Cost of insurance refers to the expenses associated with creating and maintaining a policy. These include maintenance charges, premium taxes, the actual cost the insurer will face to cover its mortality expenses (the money it pays out in death benefits). Everyone’s cost of insurance is a little different. It’s calculated based on the value of your policy and the risk you represent to the insurer. If you’re trying to make a policy more affordable, for example, you can change the type of insurance, the expiration date of your coverage, or the value of your policy. You might have a little more trouble changing the level of risk you represent. Insurers will evaluate your mortality risk based on your age, sex, substance abuse, measurements, and health class (see definition below).

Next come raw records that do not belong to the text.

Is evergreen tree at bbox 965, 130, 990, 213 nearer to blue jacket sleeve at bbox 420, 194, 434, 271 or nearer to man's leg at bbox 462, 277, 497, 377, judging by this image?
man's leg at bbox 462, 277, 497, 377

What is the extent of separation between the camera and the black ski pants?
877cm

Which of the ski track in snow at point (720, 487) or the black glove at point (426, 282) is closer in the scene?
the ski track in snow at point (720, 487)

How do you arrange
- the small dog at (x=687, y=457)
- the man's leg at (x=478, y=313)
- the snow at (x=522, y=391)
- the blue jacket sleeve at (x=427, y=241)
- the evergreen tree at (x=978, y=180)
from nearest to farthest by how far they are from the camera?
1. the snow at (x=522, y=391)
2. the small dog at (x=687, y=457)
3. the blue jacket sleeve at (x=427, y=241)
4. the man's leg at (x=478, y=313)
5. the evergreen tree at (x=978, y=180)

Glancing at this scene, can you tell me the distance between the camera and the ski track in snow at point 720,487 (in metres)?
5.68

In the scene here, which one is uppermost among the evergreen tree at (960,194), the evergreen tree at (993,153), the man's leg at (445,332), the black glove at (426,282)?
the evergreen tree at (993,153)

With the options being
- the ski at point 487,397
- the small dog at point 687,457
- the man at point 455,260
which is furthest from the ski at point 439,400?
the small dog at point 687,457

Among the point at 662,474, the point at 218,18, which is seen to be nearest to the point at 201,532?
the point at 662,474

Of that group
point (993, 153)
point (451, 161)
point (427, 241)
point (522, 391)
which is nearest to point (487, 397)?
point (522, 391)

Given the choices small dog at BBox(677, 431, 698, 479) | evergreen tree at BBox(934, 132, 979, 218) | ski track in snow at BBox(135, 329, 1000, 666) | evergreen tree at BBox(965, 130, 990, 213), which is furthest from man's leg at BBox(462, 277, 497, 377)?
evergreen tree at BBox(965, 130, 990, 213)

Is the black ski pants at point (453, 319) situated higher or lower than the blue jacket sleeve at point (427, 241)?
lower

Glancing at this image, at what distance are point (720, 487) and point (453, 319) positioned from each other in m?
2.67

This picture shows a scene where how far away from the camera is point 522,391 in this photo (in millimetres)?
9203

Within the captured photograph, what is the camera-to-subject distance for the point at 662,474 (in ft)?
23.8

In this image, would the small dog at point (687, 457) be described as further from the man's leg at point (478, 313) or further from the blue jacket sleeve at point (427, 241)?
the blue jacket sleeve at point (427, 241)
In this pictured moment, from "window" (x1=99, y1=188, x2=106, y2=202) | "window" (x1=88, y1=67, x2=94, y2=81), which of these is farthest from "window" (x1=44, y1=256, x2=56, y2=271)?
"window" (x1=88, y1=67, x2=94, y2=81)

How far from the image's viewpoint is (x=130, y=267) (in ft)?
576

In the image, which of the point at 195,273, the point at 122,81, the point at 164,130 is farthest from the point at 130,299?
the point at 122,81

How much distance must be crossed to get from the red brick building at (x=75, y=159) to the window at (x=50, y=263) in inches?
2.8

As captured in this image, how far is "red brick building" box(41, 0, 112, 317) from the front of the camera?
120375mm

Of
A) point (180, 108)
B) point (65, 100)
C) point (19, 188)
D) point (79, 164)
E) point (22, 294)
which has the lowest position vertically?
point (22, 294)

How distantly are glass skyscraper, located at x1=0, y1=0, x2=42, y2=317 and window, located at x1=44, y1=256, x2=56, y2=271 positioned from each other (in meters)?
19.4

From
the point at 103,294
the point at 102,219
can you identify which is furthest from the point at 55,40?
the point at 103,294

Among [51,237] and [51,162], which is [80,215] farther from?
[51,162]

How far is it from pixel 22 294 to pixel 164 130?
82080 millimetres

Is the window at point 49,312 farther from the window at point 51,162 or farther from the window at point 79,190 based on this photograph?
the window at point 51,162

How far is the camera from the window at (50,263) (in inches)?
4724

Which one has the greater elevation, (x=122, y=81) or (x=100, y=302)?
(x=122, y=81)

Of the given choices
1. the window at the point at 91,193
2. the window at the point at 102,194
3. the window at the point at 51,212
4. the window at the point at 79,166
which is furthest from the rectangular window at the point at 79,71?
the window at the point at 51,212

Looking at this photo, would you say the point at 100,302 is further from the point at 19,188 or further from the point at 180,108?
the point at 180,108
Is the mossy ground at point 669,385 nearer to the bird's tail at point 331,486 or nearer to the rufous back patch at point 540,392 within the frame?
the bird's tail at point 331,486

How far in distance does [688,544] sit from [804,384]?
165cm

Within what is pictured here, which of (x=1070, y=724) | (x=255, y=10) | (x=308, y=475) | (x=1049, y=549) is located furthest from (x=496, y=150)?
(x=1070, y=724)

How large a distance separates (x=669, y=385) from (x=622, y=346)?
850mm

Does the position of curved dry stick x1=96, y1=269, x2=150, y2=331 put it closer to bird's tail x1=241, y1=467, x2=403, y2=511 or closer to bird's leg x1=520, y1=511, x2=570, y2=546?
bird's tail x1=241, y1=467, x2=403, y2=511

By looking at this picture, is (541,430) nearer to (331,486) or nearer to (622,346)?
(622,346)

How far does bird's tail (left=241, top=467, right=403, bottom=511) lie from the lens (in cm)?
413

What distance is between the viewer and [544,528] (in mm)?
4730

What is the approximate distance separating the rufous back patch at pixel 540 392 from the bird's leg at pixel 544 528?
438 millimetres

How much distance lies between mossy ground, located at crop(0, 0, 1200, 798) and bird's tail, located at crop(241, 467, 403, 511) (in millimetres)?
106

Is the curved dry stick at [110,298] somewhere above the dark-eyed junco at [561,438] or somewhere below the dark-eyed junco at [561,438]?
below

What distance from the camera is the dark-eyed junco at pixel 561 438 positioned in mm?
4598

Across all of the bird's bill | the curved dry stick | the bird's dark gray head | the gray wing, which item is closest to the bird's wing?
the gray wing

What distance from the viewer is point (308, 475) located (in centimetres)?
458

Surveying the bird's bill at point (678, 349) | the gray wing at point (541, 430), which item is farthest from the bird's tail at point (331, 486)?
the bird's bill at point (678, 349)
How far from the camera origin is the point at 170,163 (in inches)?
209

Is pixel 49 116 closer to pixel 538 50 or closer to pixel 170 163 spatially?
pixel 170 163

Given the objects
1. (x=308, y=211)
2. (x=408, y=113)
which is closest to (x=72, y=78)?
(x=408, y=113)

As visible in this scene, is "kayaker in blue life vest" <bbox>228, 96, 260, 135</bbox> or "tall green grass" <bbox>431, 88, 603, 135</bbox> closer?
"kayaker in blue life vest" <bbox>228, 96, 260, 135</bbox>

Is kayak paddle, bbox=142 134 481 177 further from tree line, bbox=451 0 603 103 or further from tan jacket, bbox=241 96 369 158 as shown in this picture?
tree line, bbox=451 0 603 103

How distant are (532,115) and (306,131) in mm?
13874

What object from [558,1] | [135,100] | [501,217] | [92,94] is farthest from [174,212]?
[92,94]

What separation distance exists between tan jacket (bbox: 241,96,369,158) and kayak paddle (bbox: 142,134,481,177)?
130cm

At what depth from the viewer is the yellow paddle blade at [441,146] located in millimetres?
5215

Death benefit is the payment (or series of payments) made to a life insurance policy’s beneficiaries upon the death of the person or people insured by the policy. In most cases, this is also the face value of the policy; this will be different if the policy owner has taken money from the policy’s cash value, for example. To learn more about death benefits, watch this video.
Health class is a component of your cost of insurance. It’s an insurer’s evaluation of your health, which is a big part of estimating their risk in insuring you. In most cases, a medical examiner will need to pay you a visit before your life insurance policy is finalized. Some kinds of policies can skip this step (called “no medical exam life insurance”), but you’re likely to pay much more as a result.
Premium is another word for your monthly payment. This is the amount you’ll pay each month to your insurer.
Quotes are price estimates made before the application process. “Estimate” is the key word here. For example, if you click our “Get a Quote” button, we’ll give you quotes from nationwide carriers. These are estimates of what that insurer would charge you based on the information you give us. This is just a starting point. Your actual monthly payment amount won’t be finalized until you’ve completed the application process and, if required by your policy, had a medical exam.
Riders are additions to your policy that add extra features. If we compare your policy to the Constitution, for example, riders are your amendments. A rider can modify your coverage in any way you see fit, so long as both you and the insurer agree to put the rider in your policy. Keep in mind that riders typically extend coverage or exclusions, making a policy more expensive. If you want to add riders to your policy, it also makes the buying process a bit more complicated. Standard quoting forms, for example, don’t take riders into account. Common riders include spouse riders, child riders, accidental death riders, and guaranteed death benefit riders.